If you borrowed a key from the Library, when you have your phone back you should go back to the Google account settings and remove the Security Key as an authentication device. For the security of your account, is extremely important that you remove the borrowed U2F key from your Google profile when you are done using it. Don’t forget to return the key to the Library. If you purchased a key then you can leave it in your account as a backup.

So what if your computer isn’t set up to remember you for 30 days? To set up your borrowed U2F key, you will first need to obtain bypass codes. If you previously saved or printed out the list of ten bypass codes that Google provides, you can use those. If not, you will need to obtain bypass codes by calling the Help Desk (919-515-4357) or visiting the Walk-in Center. You can obtain bypass codes outside of business hours by calling the Help Desk.

Google screenshot showing a 2-Step Verification screen, using phone texting confirmation.

  • When you attempt to edit your two-step verification settings, you will get a screen that asks you for the code you were texted or to use the Google app on your phone. Presumably, you can’t do this since your phone isn’t usable. Click on ‘More options.’

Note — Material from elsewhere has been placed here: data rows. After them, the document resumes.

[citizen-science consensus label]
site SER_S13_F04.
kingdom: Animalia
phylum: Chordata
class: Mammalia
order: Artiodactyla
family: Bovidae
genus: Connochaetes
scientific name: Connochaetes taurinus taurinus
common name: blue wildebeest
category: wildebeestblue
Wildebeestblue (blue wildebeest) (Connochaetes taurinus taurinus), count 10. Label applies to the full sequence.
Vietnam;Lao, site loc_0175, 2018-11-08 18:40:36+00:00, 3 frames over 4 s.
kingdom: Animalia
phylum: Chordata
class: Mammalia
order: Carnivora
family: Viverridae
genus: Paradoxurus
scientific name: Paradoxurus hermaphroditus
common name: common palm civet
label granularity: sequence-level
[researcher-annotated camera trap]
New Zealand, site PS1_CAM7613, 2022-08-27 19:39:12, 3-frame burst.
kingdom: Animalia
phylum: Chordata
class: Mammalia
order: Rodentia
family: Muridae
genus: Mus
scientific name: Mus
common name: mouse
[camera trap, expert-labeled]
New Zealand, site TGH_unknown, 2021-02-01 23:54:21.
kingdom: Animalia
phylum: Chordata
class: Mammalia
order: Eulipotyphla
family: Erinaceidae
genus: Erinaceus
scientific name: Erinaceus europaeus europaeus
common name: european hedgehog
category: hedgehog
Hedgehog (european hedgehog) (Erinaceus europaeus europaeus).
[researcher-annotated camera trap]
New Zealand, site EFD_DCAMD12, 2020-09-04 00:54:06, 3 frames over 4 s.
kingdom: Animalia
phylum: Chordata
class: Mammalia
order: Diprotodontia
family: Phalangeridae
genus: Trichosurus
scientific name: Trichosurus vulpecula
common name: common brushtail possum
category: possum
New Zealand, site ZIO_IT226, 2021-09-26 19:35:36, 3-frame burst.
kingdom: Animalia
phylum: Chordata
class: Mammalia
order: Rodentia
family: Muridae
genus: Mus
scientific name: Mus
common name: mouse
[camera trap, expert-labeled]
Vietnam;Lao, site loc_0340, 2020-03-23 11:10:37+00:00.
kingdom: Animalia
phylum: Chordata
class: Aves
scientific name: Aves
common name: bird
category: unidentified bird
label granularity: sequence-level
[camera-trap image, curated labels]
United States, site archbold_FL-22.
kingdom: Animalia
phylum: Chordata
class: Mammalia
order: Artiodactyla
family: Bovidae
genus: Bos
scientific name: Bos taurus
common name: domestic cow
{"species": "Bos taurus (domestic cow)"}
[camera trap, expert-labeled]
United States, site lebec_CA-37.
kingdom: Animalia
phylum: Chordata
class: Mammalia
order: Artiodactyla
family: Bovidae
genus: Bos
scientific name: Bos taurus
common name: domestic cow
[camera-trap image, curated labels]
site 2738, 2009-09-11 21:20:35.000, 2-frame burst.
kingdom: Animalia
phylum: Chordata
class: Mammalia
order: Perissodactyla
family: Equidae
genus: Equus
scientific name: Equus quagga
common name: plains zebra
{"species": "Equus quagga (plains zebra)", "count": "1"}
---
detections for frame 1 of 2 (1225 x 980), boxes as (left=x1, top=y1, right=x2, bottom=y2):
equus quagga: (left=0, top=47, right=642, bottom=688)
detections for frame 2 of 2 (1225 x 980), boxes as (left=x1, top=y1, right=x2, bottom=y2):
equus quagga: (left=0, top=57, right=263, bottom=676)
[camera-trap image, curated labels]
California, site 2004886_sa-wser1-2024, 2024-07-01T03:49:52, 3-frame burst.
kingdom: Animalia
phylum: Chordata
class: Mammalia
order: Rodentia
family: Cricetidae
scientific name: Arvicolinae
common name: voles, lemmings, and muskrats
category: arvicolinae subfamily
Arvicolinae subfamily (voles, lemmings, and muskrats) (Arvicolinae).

Google screenshot showing options for if the user cannot use text verification. The option 'enter one of your 8-digit backup codes' is framed in red.

  • Click on ‘Enter one of your 8-digit backup codes.’ Please note: The option to enter a backup code only appears if bypass codes have been created. If you don’t have this option, call the Help Desk or visit the Walk-in Center to get codes.

Google screen with entry form for entering an 8-digit backup code.

  • Enter a backup code and click ‘Next.’